Extrait du document >>
----------

Il peignait, et puis il est mort. L’amour est passé par là...
« C’est tout à fait étonnant ce qui se passe ici dans le style moche baigné d’éclat inoubliable, mais que veux-tu le soleil c’est toujours comme cela, il fera des dentelles rares avec n’importe quelle serpillière, il suffit d’un peu de bleu et de beaucoup de blanc. » (Lettre du 4 juin 1952)
Décembre 1954, donc. Amoureux à mort de celle qui refuse de changer de vie pour lui, pour eux, il écrit à leur confidente, les amours tristes sont toujours reflétées par le miroir déformant et compatissant des intermédiaires :
« J’ai besoin de cette fille pour m’abîmer, je n’en ai pas besoin pour peindre et c’est grâce à elle que je travaille tant malgré tout. Que comprendre là-dedans. »
La « fille » s’appelle Jeanne Polge, mariée avec enfants. Elle aime les bleuets et va et vient. Elle lui a été présentée en 1952, avec sa famille, par son ami René Char qui l’a attiré dans le Vaucluse, où il habite désormais. Elle est devenue son modèle, son amante. Elle est partie en voyage avec lui, des amis et sa seconde femme, Françoise. Il lui écrit des lettres d’amour éperdues. Paris, janvier 1954 :
« Merci de regarder si longuement notre joie sur la mer. Merci de me déchirer mon amour. Je t’aime à hurler. Je t’aime à mourir. Je t’aime à voir la complexité la plus infernale, limpide dans ton amour. Je t’aime à aimer ton amour comme je t’aime. Je t’aime dans le risque, dans la paix d’un instant, de tout mon sang, de toutes mes larmes, de toute ma folie, de toi, de moi, je t’aime dans chaque poussière qui touche ton cœur. »
Quelque chose dans cette histoire nourrit « mon inévitable besoin de tout casser ». Staël et Char se brouillent à cause de cette passion obsédante. Le poète, qui trempe son personnage dans un bain d’égoïsme minéral et libertin, n’y joue pas un beau rôle. Il ne pouvait ni admettre, ni probablement comprendre, le tourbillon du peintre. « J’ai besoin de cette fille pour m’abîmer… »
Toute critique d’art, de l’art de Staël, pourrait s’arrêter sur ces mots. Ils résument la contradiction dans laquelle l’homme et l’artiste se sont soutenus, entretenus, défaits. Ce lieu obscur où la psychologie s’unit au métier et fond dedans. Nul, comme Staël dans ses lettres, n’a parlé d’un tel élan, au jour le jour, de sa vie et son œuvre à l’enclume, en fusion.

----------

Extrait de données >>
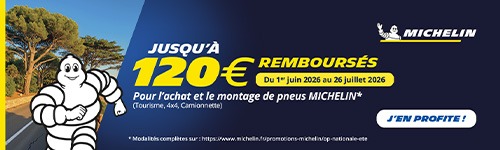 opération 120€ Michelin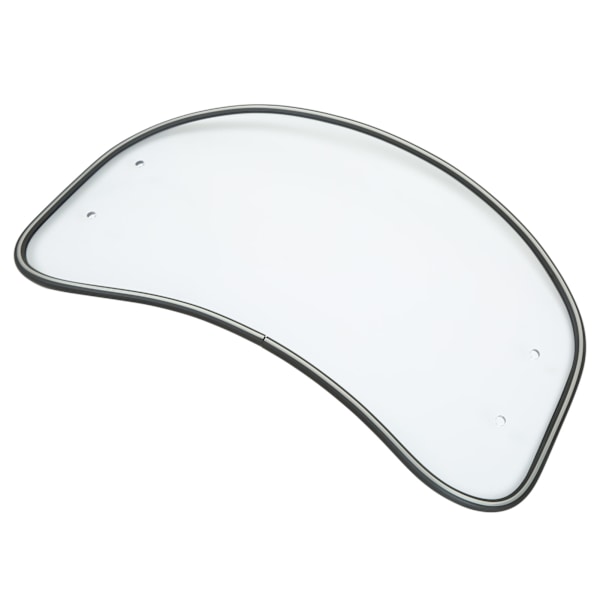 Universal Fit Motorcycle Oval Clear Windshield Wind Deflector Spoiler Shield Transparent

----------

Exercices >>
1/ Dans le texte sur Staël, pourquoi toute critique de son art pourrait-elle s'arrêter sur les mots « J’ai besoin de cette fille pour m’abîmer… » ? Répondez en une à trois phrases.
2/ Relevez toutes les personnes que le texte sur Staël désigne par leur nom.
3/ Reprenez le texte sur Staël là où il s'arrête et poursuivez-le.

Corrigés >>
1/ Ces mots résument la contradiction dans laquelle l'homme et l'artiste se sont soutenus, entretenus et défaits. Ils désignent ce lieu obscur où la psychologie s'unit au métier et fond dedans.

2/
- Jeanne Polge
- René Char
- Françoise
- Staël

3/
Né à Saint-Pétersbourg en 1914, Staël est élevé après 1921 en Belgique, chez les Fricero, des tuteurs qu’il aime et qui s’occupent de quelques héritiers russes blancs, dont les enfants du général Wrangel. Ses parents meurent en 1921 et 1922. L’orphelin écrit souvent à ses tuteurs, seconds parents, lors de ses premiers voyages en Espagne, au Maroc, en Algérie. Il a 20 ans, il dessine, demande du fric pour survivre, raconte ce qu’il voit.
En Catalogne, il découvre l’art roman ; ça nous éclaire déjà sur le peintre qu’il deviendra, ce vertical Vulcain iconique, lumineux et puissant : « Je donnerai tout Michel-Ange pour le calvaire du musée de Vich. » À Suances, en Cantabrie, il semble voir ce qu’il peindra vingt ans après, à l’époque où les faiseurs d’étiquettes parleront de « retour au sujet » :
« Un ciel immense. Les nuages esquissent quatre fantastiques chevaux qui se cabrent sur la mer. Le sable, et c’est tout. »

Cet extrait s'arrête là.